*TASK LIST:*
A) Give the stretch of the text on ministers' self-care from "1.  Take care of your mind." through "and journal articles." again, substituting "broadly" for "widely" wherever it occurs.
B) Pick up the text on ministers' self-care after its last sentence and continue it.

The following are four practices which may be helpful and might even be essential for any church leader to stay healthy.

  1.  Take care of your mind.  Too many ministers do not read widely and consequently get stuck in a mental rut. Some read only the latest books from well-known preachers.   In a culture that continues to rapidly change, coupled with the complexities of life, it is important that ministers read widely.

For many years I have read widely. This started years ago when I would spend one afternoon every two weeks in the local university library.  There, I would survey national news magazines along with material that provided commentary from various perspectives.  I skimmed the New York Times (Sunday Edition) regularly along with the Wall Street Journal.  I also read book reviews and journal articles.

I continue to survey news sources, magazines, and journals.  Of course, now this is so much easier!  Online access allows you and I to do this kind of reading in the privacy of our homes.  This particular discipline has helped me stay abreast and has greatly helped my thinking.

  1.  Take care of your soul.  Ministry is a calling born out of one’s experience with Christ.  Yet one must be intentional about cultivating a heart that is available for what God wishes to do in that person’s life.  The soul is much like a plot of ground in which one might plant a garden.  This section of land must be prepared and cultivated if one hopes to see a crop eventually.  Likewise, the soul must be cultivated and cared for, if one wishes to live out of the soul.

Most mornings, I begin the day reading my Bible, praying, and writing in my journal.  These disciplines and others have been important for cultivating my heart.  Prayer books, biographies, and classical devotional literature have all been helpful to me.  While I vary my practices in the mornings, what has not varied is my desperate need to come before God every day.  Far too many ministers place a premium on activity that is seen instead of investing in soul care that may not be seen but is vital to spiritual health.

  1.  Take care of your emotions.  Many ministers have neglected this!  Perhaps a person has never dealt with the pain and hurt in his or her life.  Meanwhile, others are confused by this minister’s anger and occasional depression that seems to be just under the surface. These negative emotions may eventually spill over into the church, as well as into the family and friendships.

*SUPPLIED MATERIAL:*
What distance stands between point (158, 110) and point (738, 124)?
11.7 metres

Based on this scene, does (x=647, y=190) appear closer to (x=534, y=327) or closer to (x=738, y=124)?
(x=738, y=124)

*SOLVED TASKS:*
A)
1.  Take care of your mind.  Too many ministers do not read broadly and consequently get stuck in a mental rut. Some read only the latest books from well-known preachers.   In a culture that continues to rapidly change, coupled with the complexities of life, it is important that ministers read broadly.

For many years I have read broadly. This started years ago when I would spend one afternoon every two weeks in the local university library.  There, I would survey national news magazines along with material that provided commentary from various perspectives.  I skimmed the New York Times (Sunday Edition) regularly along with the Wall Street Journal.  I also read book reviews and journal articles.

B)
Frankly, having a few healthy friendships can help a person with emotional care.  Yet, many ministers speak of the loneliness and lack of intimacy that characterizes their lives.  Unfortunately, when a person lacks appropriate intimate relationships, that person may seek intimacy in inappropriate ways such as pornography, emotional affairs, or even sexual affairs.

How do such authentic relationships happen?  Generally speaking, one has to take the initiative instead of passively waiting for a friendship to form.  Some of the most unlikely people may turn out to become wonderful friends.  In my experience, these friends have included people both inside and outside the congregation.

  1. Take care of your body.  Some ministers practice the spiritual disciplines and nurture their intellectual life but then completely neglect their physical health.  When I was a young minister, several older ministers warned me about this. One person told me that as a young man, he didn’t exercise, rested very little, and neglected his body.  As a result, he faced serious health issues some years later.  Sleep, nutrition, and physical exercise are very important, particularly for a lifestyle that is often stressful.  This is more than a health issue.  It is part of being a good steward of the body God has given us.

Taking a day off is very important.  Play, relaxation, and living a balanced life are essential to living as a healthy, whole person.  Such self-care is not a luxury but a God-honoring investment in long-term ministry.

Serving as a minister in a congregation is often rigorous and demanding.  There are seasons when ministry may seem to eave one feeling empty and depleted.  For a minister to be able to serve well into future years, certain habits and practices need to be taken seriously.  These practices will enable one to practice healthy ministry and finish well.